So I forgot about a scraper

#scraper #datascience #meta

Back in April I contacted dev.to whether there was an API available or not. I needed that API because back then (and now!) I thought that the content was worth saving as reference. I coded a simple python scraper and converted the plain text to an PDF because those are more readable to me. I started running this program on my raspberry pi.

My data store grew and grew, but I never read anything. It was pointless, and decided to pull the plug on it. At least, I thought I pulled the plug. I remember disabling the cronjob, but today I was messing some more with cronjobs and found out was running ever since. I think this scraper has been running for at least 7 months.

Editors note: The reason why the plug wasnt pulled is because my SD card was in read-only mode. This means that I could make changes, which would only live in thee RAM. When the RPI was rebooted, the data disappeared. This renders this data useless, because it is data what got scraped to some point in time + the days while the pi was running.

Note that the data is only the raw text of the articles, not the comments and such. Discuss topics weren't really a thing in April.

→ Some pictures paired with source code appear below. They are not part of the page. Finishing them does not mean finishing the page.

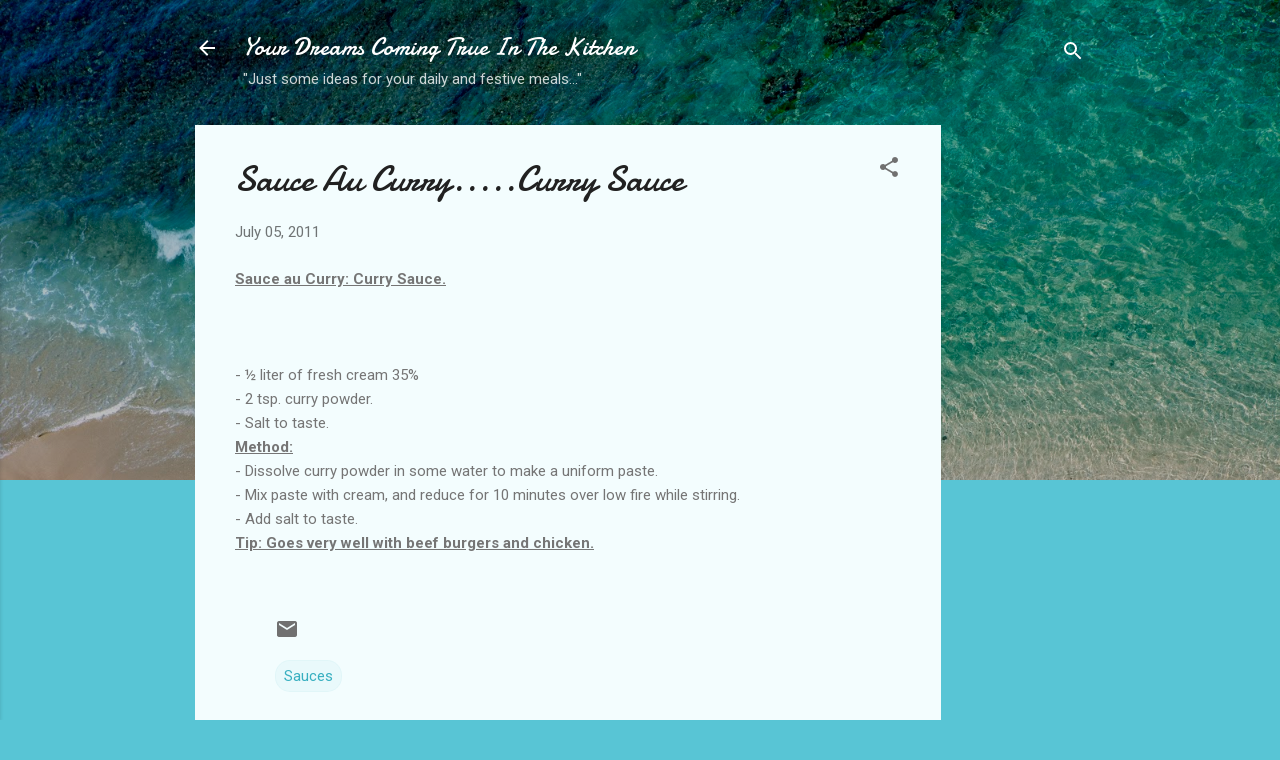

--- FILE ---
content_type: text/html; charset=utf-8
request_url: https://www.google.com/recaptcha/api2/aframe
body_size: 268
content:
<!DOCTYPE HTML><html><head><meta http-equiv="content-type" content="text/html; charset=UTF-8"></head><body><script nonce="WJcXNUOoaQCiHhkxPI99Sw">/** Anti-fraud and anti-abuse applications only. See google.com/recaptcha */ try{var clients={'sodar':'https://pagead2.googlesyndication.com/pagead/sodar?'};window.addEventListener("message",function(a){try{if(a.source===window.parent){var b=JSON.parse(a.data);var c=clients[b['id']];if(c){var d=document.createElement('img');d.src=c+b['params']+'&rc='+(localStorage.getItem("rc::a")?sessionStorage.getItem("rc::b"):"");window.document.body.appendChild(d);sessionStorage.setItem("rc::e",parseInt(sessionStorage.getItem("rc::e")||0)+1);localStorage.setItem("rc::h",'1768668182504');}}}catch(b){}});window.parent.postMessage("_grecaptcha_ready", "*");}catch(b){}</script></body></html>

Disclaimer: those numbers are probably not 100% accurate as it was just a quick script

First of all I decided to get some basic statistics on the dataset:

Category	Statistic
Amount of articles	1759
Total size	196608 bytes
Amount of authors	793

Then I was wondering who were the top 10 posters:

Who	Amount of posts
Ben Halpern	128
Vaidehi Joshi	30
Beekey Cheung	25
Walker Harrison	24
edA	22
K. 👓	21
Ken W Alger	19
Phil Nash	18
Ryan Palo	16
dev.to staff	16

And for fun I checked a few terms whether how much they existed in unique article titles. Note for words like 'go' it is taken into account that it could have other meanings and thus those were handpicked.

For now I will turn my scraper off, but I will keep this corpus to practise some text mining on. If you have ideas on what to do with this data, please share!